April ended two weeks ago (?!), but like all of us out here in this world, I’m somehow busier than I expect so I’m a little behind on, well, everything. But I did read a lot last month, so I’m here with a wrap-up for you!
April is National Poetry Month, and I read a lot of poetry, but only two collections are included in this wrap-up. And the reason for that is is, I already wrote about poetry for Buzzfeed, where I recommend 13 stellar queer poetry collections. You can read that post here; consider it wrap-up Part 1. Everything else is below- 10 books, many of which I listened to on audio. I’m a true believer in audiobooks- not every audiobook works for me, but when they work, they work so well. And I can read at the same time I’m doing all the other things I’m behind on! It’s so efficient. Anyway, here’s April’s stats breakdown:
- Authors of color: 6
- Women/nonbinary or trans: 10
- LGBTQIA+ writers and/or content: 8
- Mental or physical illness: 4 (mental illness)
- White: 5
- Poetry: 2 (but like, 13)
Reading Women prompts fulfilled:
- A book you bought or borrowed in 2019: Brown White Black: An American Family at the Intersection of Race, Gender, Sexuality and Religion by Nishta J. Mehra
Year of Indies challenge: 7 – 1 Tin House (Mostly Dead Things), 1 Dzanc (The Archive of Alternate Endings), 1 Catapult (Joy), 1 Fiction Advocate (A Little In Love with Everyone), 1 BOA Editions (When I Grow Up I Want to Be a List of Further Possibilities), and 1 each from Oregon State University & Yale University Press (Gathering Moss & The Year of Blue Water, respectively).
Poetry roundup: 13 Books by Queer Poets to Add to Your Reading List on Buzzfeed
I wrote a whole post on this book, which you can read here.
Wow, the words ‘epic saga’ certainly fit this book- it is so rich in detail, both imagery-wise and plot-wise, that I almost feel like I have a hangover from it. Like Dennis-Benn’s previous novel, there are a huge array of characters here, all of whom are flawed but sympathetic, which is no easy feat. And despite the number of characters, I didn’t feel lost as to who was who- also not easy to pull off.
The mother-daughter duo at the center of the story are so well realized and so beautifully gender/sexuality nonconforming that I shed some tears of joy at the representation. I wholeheartedly recommend this book based on that alone, but their parallel stories are much richer than those singular identities, so there’s a lot more here to love. I felt so close to their characters and so invested in being immersed in their stories. The book is long, and though I sometimes felt it didn’t need to be quite that long, I do feel that the payoff is worth it- in the end, I felt like I knew these women so well, like I’d known them for years.

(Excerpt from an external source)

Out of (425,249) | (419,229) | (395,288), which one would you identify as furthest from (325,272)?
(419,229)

Thank you to Liveright/WW Norton for the ARC; opinions are my own.
Normal People by Sally Rooney
I finally succumbed to the hype. I listened to Conversations With Friends last year and thought it was okay, but I wasn’t the biggest fan. I found the characters just a little too irritating. That might’ve been because I read it *immediately* after reading Motherhood by Sheila Heti, which was similarly existential; I might’ve been a little burned out on 30-something angst. (Also because I live in it every day, ha.) I enjoyed Normal People quite a bit more. I also listened to it on audio and really liked the narrator. While both Connell and Marianne had their eye-roll-y moments, I was surprisingly invested in them and their strangely pure relationship. I feel Rooney really nailed the voices, both literal and figurative, of these characters, more so than the characters in Conversations With Friends. Also there seemed to be just the right amount more plot in this one, which helped put it over the edge into super-readable territory.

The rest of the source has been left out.